Task item:
Using the passage about "Apocalypse Now," answer these questions:
1. What animal does one crew member encounter as he enters the jungle?
2. Who is the target that Willard becomes more obsessed with?
3. Which two countries was the Cold War between?

Page text:
As we get deeper into the psychology behind the war, the film perfectly depicts the emotional and psychological deterioration of the soldiers, as well as the protagonist himself, Willard. As Willard and his crew move further upriver, they begin to experience enhanced emotional detachment with themselves as well as reality and ultimately reach some sort of change to their persona. In various scenes, each crew member participates in this experience in their own way, with whatever they might have encountered during a specific scene. One crew member has an encounter with a tiger as he enters the jungle, which traumatizes him, leading to where he appears to no longer be himself. Following, he then slowly withdraws emotionally from the crew. Once a tragic death comes upon one of the crew members, another breaks down and experiences vast emotional distress, and so becomes an altered individual as a result. Face paint use became prominent as the film went deeper into their adventures, indicating a “change” of self as well. Ending with the protagonist, Willard, he also seems to become more obsessed with his target, Kurtz, as the voice-overs used to become more persistent and analytical of Kurtz’s life and background, perhaps going overboard. Willard continues to analyze Kurtz very deeply, almost trying to get into the head of this “evil genius”, as they called him.
Tying this all together, we can see the underlying psychological effects and the loss of precious ethics, that politics bring upon individuals and society. The Vietnam war consisted of the clash between two political beliefs, with North Vietnam being supportive of the communist regime, and the South being supportive of the democracy regime (Encyclopedia Britannia, 2016). The war between these two political systems depicts the casualties it brought upon, both death and psychological casualties in individuals throughout the duration of “Apocalypse Now”. Further back into history, we can evaluate and see that the Vietnam War can be considered as a chain reaction to the Cold War, that was once between the United States and the Soviet Union, both with differing political views on how to run a society. The tragic effects of these political battles are not only depicted in this film by the detachment and insanity of soldiers, but also the number of casualties it has brought in history. Innocent people have lost their lives, and these political fights have changed the lives of many. Thus, war films like “Apocalypse Now” are a great source of depicting how politics causes grief and insanity, as well as the deterioration of values and ethics.

Dataset content:

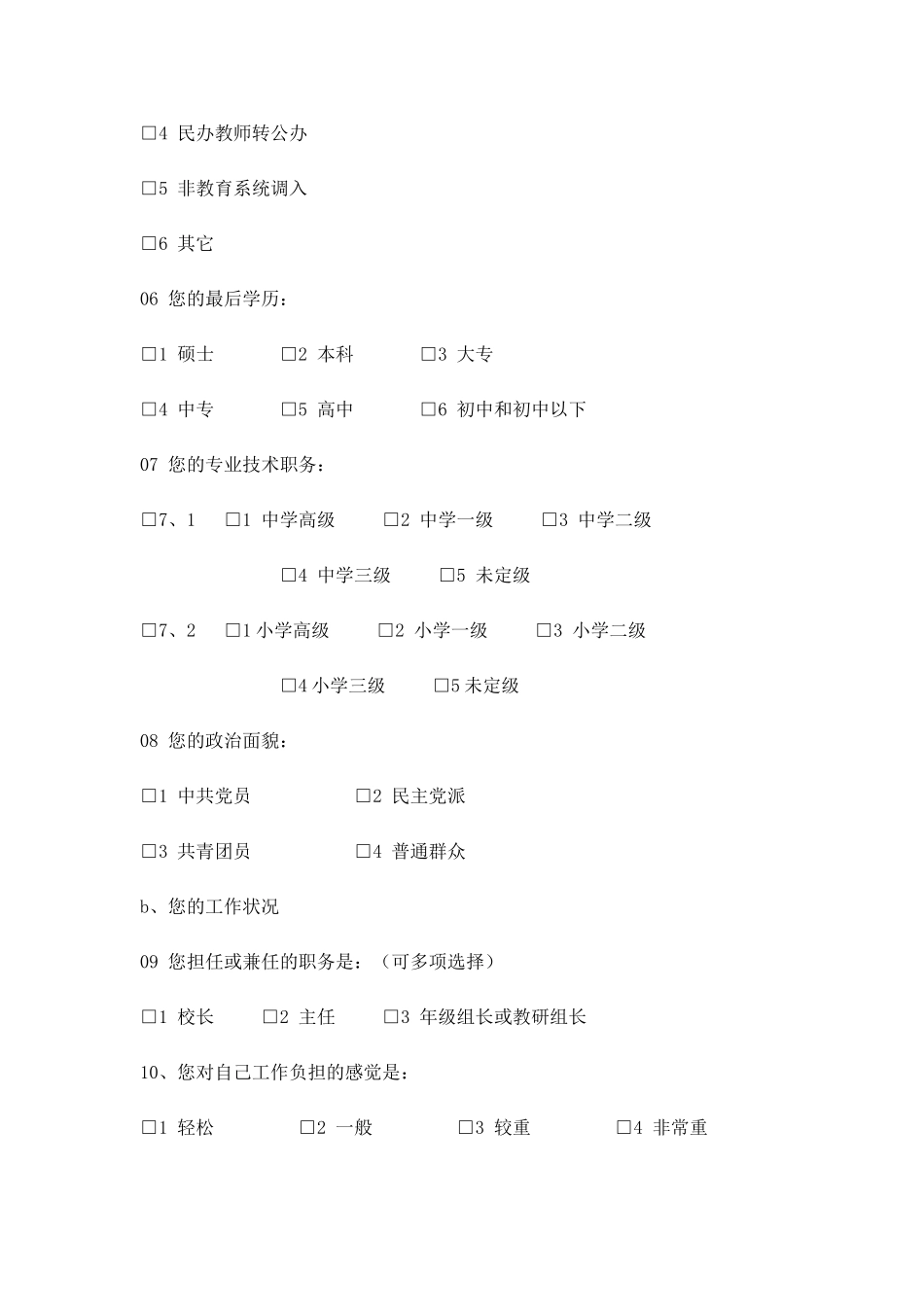 学校教职工权益调查表_第2页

Your response:
1. A tiger.
2. Kurtz.
3. The United States and the Soviet Union.